• Exercise instructions:
Among the entries below, find the lines with "frames" and copy them.

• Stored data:
^^^^

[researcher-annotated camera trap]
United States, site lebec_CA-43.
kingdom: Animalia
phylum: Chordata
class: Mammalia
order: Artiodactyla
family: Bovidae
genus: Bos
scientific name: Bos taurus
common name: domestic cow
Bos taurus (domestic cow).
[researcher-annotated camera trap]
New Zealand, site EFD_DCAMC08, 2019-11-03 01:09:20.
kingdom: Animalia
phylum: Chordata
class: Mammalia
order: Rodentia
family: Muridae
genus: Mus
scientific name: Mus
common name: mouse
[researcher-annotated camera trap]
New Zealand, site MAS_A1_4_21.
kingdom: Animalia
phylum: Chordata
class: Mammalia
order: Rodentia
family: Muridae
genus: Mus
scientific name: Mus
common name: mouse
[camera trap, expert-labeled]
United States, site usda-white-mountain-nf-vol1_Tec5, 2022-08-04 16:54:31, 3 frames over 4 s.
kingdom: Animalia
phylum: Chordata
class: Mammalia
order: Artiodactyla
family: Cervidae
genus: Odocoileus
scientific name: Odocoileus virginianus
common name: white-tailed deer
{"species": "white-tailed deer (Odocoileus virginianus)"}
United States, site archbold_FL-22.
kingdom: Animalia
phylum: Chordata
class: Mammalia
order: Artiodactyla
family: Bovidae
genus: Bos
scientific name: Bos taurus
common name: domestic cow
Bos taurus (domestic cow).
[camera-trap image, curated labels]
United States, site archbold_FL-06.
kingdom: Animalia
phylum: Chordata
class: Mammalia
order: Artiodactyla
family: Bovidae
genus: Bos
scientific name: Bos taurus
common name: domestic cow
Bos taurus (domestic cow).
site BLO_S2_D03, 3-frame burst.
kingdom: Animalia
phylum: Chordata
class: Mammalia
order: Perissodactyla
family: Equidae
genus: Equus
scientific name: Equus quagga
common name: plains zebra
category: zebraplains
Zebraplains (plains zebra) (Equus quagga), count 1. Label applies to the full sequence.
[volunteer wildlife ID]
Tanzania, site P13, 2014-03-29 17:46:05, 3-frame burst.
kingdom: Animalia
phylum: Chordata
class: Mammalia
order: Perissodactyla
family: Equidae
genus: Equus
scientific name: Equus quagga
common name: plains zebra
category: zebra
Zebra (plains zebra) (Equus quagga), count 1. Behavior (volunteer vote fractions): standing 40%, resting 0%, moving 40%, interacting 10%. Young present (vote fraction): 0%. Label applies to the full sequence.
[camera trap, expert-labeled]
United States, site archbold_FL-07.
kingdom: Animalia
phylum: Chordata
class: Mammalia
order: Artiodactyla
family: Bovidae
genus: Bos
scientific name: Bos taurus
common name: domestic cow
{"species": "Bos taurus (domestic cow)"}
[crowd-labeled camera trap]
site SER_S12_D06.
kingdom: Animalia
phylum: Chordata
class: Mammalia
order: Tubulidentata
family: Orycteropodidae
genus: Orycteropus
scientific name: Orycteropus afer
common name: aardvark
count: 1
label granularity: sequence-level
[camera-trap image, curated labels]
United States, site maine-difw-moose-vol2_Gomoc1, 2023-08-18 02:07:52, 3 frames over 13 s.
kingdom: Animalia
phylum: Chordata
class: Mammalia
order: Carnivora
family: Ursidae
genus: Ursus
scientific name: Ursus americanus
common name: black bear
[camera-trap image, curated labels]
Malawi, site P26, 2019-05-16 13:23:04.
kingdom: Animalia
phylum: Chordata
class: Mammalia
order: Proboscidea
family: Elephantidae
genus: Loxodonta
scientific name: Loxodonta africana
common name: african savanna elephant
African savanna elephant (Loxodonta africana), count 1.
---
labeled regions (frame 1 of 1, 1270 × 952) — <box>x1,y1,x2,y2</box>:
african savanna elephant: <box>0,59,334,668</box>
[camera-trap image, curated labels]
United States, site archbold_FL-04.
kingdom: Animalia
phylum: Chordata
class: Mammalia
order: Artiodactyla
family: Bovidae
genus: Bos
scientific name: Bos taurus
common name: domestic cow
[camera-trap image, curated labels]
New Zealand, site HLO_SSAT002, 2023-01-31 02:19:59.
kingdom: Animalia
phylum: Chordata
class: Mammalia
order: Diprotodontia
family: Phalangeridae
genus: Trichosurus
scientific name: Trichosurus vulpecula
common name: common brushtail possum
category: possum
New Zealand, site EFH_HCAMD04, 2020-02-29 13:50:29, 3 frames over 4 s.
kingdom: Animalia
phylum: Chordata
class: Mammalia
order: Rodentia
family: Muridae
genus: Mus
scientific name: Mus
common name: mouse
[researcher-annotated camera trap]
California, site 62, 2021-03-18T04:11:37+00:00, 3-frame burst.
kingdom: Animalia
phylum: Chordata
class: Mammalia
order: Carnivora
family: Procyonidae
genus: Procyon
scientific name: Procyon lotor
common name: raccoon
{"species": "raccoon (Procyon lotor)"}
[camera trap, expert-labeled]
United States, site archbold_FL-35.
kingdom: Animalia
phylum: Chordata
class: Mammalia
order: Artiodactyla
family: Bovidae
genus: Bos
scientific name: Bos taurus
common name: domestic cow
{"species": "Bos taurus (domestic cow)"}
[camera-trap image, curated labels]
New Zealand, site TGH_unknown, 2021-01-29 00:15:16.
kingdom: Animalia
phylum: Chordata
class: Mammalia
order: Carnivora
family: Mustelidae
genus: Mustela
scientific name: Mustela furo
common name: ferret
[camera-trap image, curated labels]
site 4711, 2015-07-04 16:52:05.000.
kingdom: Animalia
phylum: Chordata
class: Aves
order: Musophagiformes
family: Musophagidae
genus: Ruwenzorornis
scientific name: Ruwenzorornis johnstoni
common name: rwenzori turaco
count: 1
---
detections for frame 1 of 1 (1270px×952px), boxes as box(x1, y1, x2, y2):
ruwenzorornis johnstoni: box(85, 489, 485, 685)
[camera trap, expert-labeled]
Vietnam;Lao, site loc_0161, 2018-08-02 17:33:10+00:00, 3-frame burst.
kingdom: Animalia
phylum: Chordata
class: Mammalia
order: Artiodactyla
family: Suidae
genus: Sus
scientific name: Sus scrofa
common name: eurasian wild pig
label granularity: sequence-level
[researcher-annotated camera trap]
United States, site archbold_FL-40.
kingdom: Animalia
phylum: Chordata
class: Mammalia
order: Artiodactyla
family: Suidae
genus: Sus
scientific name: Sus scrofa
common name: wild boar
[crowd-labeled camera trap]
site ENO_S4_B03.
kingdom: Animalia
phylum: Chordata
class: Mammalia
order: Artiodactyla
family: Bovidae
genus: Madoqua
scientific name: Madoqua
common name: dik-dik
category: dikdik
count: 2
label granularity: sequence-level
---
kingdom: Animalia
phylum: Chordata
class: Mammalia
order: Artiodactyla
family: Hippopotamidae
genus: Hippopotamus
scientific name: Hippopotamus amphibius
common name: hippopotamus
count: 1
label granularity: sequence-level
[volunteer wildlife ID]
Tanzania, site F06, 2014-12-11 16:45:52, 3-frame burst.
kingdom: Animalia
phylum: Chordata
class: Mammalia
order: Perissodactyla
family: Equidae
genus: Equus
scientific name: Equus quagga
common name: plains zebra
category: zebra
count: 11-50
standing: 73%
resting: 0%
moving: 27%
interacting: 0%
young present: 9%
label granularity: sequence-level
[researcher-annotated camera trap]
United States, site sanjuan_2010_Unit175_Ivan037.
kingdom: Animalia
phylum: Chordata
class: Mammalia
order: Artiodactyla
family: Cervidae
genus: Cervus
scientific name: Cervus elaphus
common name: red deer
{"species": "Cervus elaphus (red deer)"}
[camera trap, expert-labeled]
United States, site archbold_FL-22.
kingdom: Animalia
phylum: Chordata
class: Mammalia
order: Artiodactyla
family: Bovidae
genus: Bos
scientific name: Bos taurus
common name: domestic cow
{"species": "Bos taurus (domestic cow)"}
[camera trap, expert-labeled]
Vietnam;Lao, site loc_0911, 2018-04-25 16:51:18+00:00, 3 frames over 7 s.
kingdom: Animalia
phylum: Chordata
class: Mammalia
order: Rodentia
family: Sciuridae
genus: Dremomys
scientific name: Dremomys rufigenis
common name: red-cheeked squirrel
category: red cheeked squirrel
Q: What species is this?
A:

^^^^

• Response box:
United States, site usda-white-mountain-nf-vol1_Tec5, 2022-08-04 16:54:31, 3 frames over 4 s.
United States, site maine-difw-moose-vol2_Gomoc1, 2023-08-18 02:07:52, 3 frames over 13 s.
New Zealand, site EFH_HCAMD04, 2020-02-29 13:50:29, 3 frames over 4 s.
Vietnam;Lao, site loc_0911, 2018-04-25 16:51:18+00:00, 3 frames over 7 s.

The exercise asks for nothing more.